In June 2015, Commonwealth Court continued a recent line of preemption cases, in Gibraltar Rock Inc. v. New Hanover Township, 1907 C.D. 2014, 2015 WL 3533839 (Pa. Commw. Ct. June 5, 2015).  In Gibraltar Rock, Commonwealth Court considered whether New Hanover Township’s Stormwater Management Ordinance was preempted by the Noncoal Surface Mining Conservation and Reclamation Act (“Noncoal Act”).  Gibraltar sought to develop property for a quarry and associated facilities, and received a Noncoal Surface Mining Permit from the Pennsylvania Department of Environmental Protection (“DEP”) authorizing it to operate the quarry.  When Gibraltar sought to begin quarrying operations, New Hanover Township sought to enjoin Gibraltar from quarrying, asserting that Gibraltar did not have the requisite approvals from the township—specifically land development approval, including compliance with the township’s stormwater management ordinance.

The question before Commonwealth Court was whether application of the stormwater management ordinance to quarry pit operations was preempted by the Noncoal Act.  In line with the 2013 Geryville Materials, Inc. v. Planning Commission of Lower Milford Township, 74 A.3d 322, 327 (Pa. Commw. Ct. 2013) decision, Commonwealth Court analyzed whether the stormwater management ordinance regulated “how” surface mining occurs or “where” surface mining occurs.

Under Geryville, regulation of “how” a surface mine operates is preempted by the Noncoal Act and DEP regulation.  Regulation of “where” a surface mine operates is not preempted, and is left to local municipalities.

Commonwealth Court determined that the stormwater management ordinance was preempted, as it regulated “how” the quarry would operate.  Specifically, Commonwealth Court concluded that the stormwater management ordinance would dictate how the quarry would manage stormwater—this is specific regulation of how the quarry operates, and is preempted by the Noncoal Act.

Click here to read: Gibraltar Rock, Inc. v. New Hanover Township, No. 1907 C.D. 2014 (Pa. Commw. Ct. May 4, 2015).


Compare Commonwealth Court’s decision in Huckleberry Associates et al. v. South Whitehall Township, 1748 C.D. 2014 (Pa. Commw. Ct. July 15, 2015).  In Huckleberry, a quarry operator proposed to commence a solid waste recycling facility on the site of a former quarry.    The quarry was operated for almost 50 years as a nonconforming use.

The operator sought to switch the use to a solid waste recycling facility, without obtaining zoning relief (the use was permitted, but required a special exception) from South Whitehall Township (“Township”), where the quarry was located.  The operator did, however, obtain a permit from DEP to operate the facility.  The operator began operation, without Township approval.

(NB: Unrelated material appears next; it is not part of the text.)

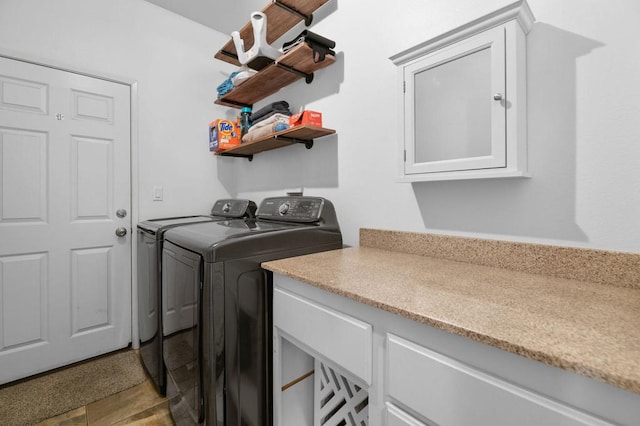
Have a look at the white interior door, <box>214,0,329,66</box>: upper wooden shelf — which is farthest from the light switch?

The Township issued a notice of violation against the operator, for failing to obtain a zoning permit or the necessary zoning relief.

The operator argued that operation of the waste recycling facility was preempted by the Noncoal Act, the Solid Waste Management Act, and DEP regulation.

Commonwealth Court disagreed.  In this instance, the Township regulation at issue limited the use by requiring the operator to obtain a special exception.  This, Commonwealth Court concluded, was regulation of “where” the operation could occur, not “how”.  The local regulation was not, therefore, preempted.

Click here to read: Huckleberry Associates et al. v. South Whitehall Township, 1748 C.D. 2014 (Pa. Commw. Ct. July 15, 2015).

Gibraltar Rock, Huckleberry Associates, and Geryville allow practitioners the opportunity to raise preemption arguments when local regulation arguably affects the operation (the “how”) of a state-regulated use.  Prior precedent was inconsistent.  The “where versus how” test can be used to challenge this older precedent in arguing preemption.